ESTRÉS Y AUTOCONFIANZA
La percepción de control depende de la confianza que uno mismo tenga en sus capacidades, lo que se llama autoconfianza. Si la tienes, el estrés se convierte en motivación, si no la tienes se convierte en miedo a no ser capaz de conseguir tus retos. A más miedo, más estrés descontrolado. Para tener una buena autoconfianza es muy importante conocerse bien a sí mismo: cualidades innatas, capacidad de trabajo, de sacrificio, puntos fuertes y también los débiles, estrategias y habilidades…
A mayor conocimiento, mejor capacidad para evaluar las posibilidades reales y con ello no caer en la “falsa confianza”: no siempre querer es poder. Cierta dosis de optimismo no viene mal, mientras no pienses que sólo con creerte ganador vas a ganar. La autoconfianza se va fraguando día a día con la experiencia si le añades una dosis de curiosidad e inquietud por aprender y asumir nuevos retos. Se trata de un estado interno que implica un conocimiento real de las dificultades a superar, de los recursos propios para hacerlo y, a partir de aquí, de las auténticas posibilidades que uno tiene para conseguir lo que se propone.
TRATAMIENTO DEL ESTRÉS
Lo primero, como ocurre con cualquier problema psicológico, es determinar si ese estrés está produciendo un trastorno grave en tu vida: muchas personas con estrés pueden llegar a padecer problemas de corazón. Si has tenido un infarto, una angina de pecho, taquicardias frecuentes, etc. entonces conviene acudir a la consulta de un psicólogo, quizá estés viviendo «demasiado deprisa» y necesites consejo para aprender a vivir de forma más saludable.
El estrés puede enmascarar una depresión.
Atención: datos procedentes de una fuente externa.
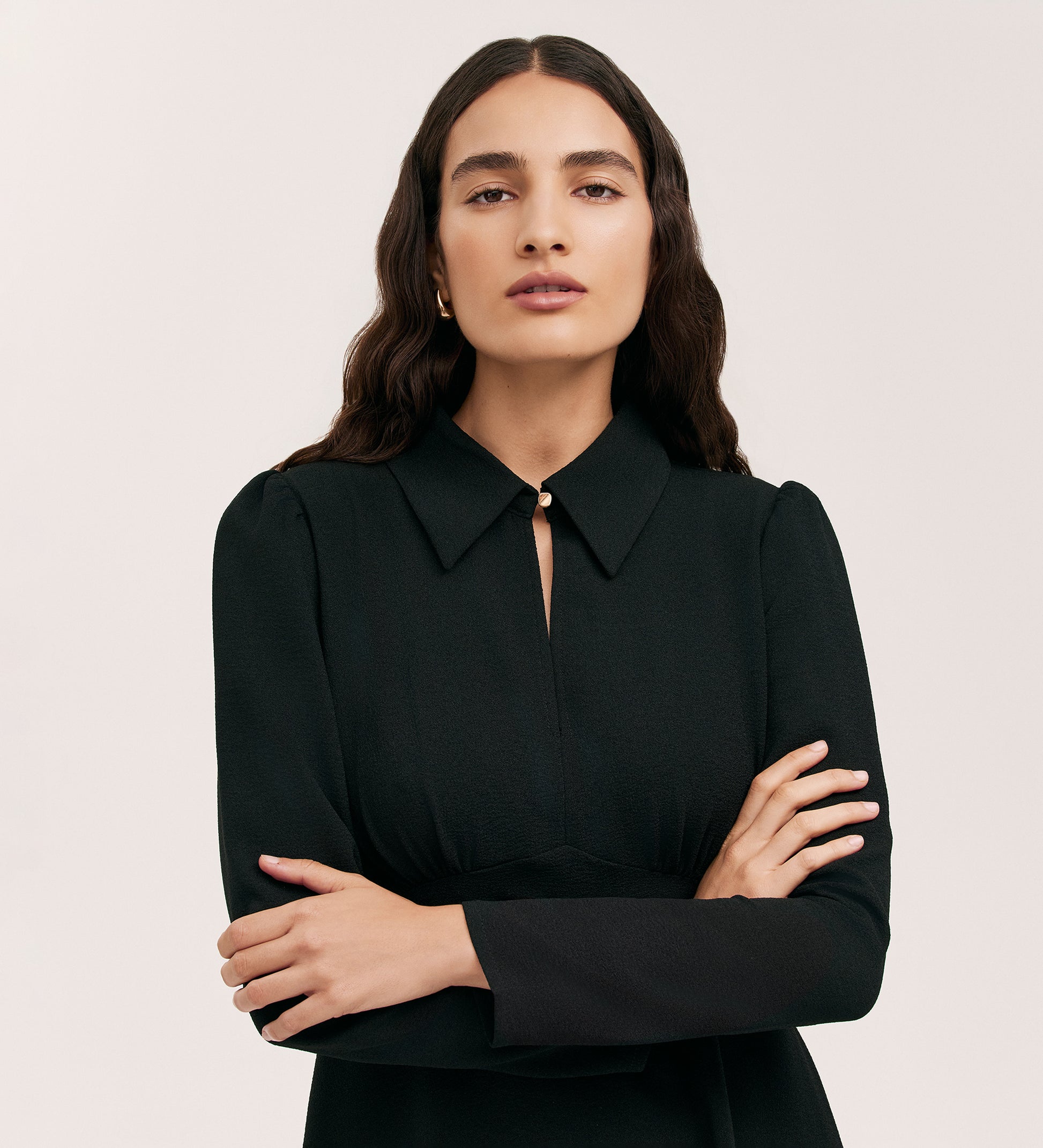 A person with long, wavy dark hair stands against a plain light background, arms crossed, wearing the Sabine Black Crepe Short Dress—a fitted mini dress in woven crepe with long sleeves.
Muchas personas van de aquí para allá y no paran de hacer cosas porque si se detienen descubren que su día a día es demasiado aburrido y no pueden soportarlo. Los síntomas típicos de la depresión, como la tristeza o la agresividad, no aparecen puesto que la persona está «demasiado ocupada» para darse cuenta de cómo se encuentra, pero le cuesta conciliar el sueño, vive en un estado de alerta permanente y no puede evitar la sensación de estar «perdiendo el tiempo» si para de hacer cosas. Y cuando quiere descansar no lo consigue, sino más bien al contrario, estar parado le supone ponerse más nervioso aún porque se siente «culpable» de no estar haciendo «lo que tiene que hacer».
La terapia en los casos de estrés consiste básicamente en una revisión de las actividades diarias: analizar a dónde te llevan y qué te aportan. La agenda de una persona estresada normalmente es imposible: no es capaz de hacer tantas cosas como tiene previstas. Se trata de establecer objetivos realistas y priorizar. Actividades menos, a priori, «provechosas» como estar con amigos o familia deben replantearse no en términos de su «utilidad» (económica, de ascenso, de poder) sino evaluando qué reporta esas actividades «ociosas» al individuo como ser humano, y reconocer otro tipo de valores en ellas (apoyo social, sentirse útil como persona y no como un trabajador, etc.). La agenda de un estresado se puede configurar para dejar rienda libre al ocio y encontrar satisfacción en el mismo, en lugar de estar soportando, día tras día y sin descanso, una excesiva demanda física e intelectual.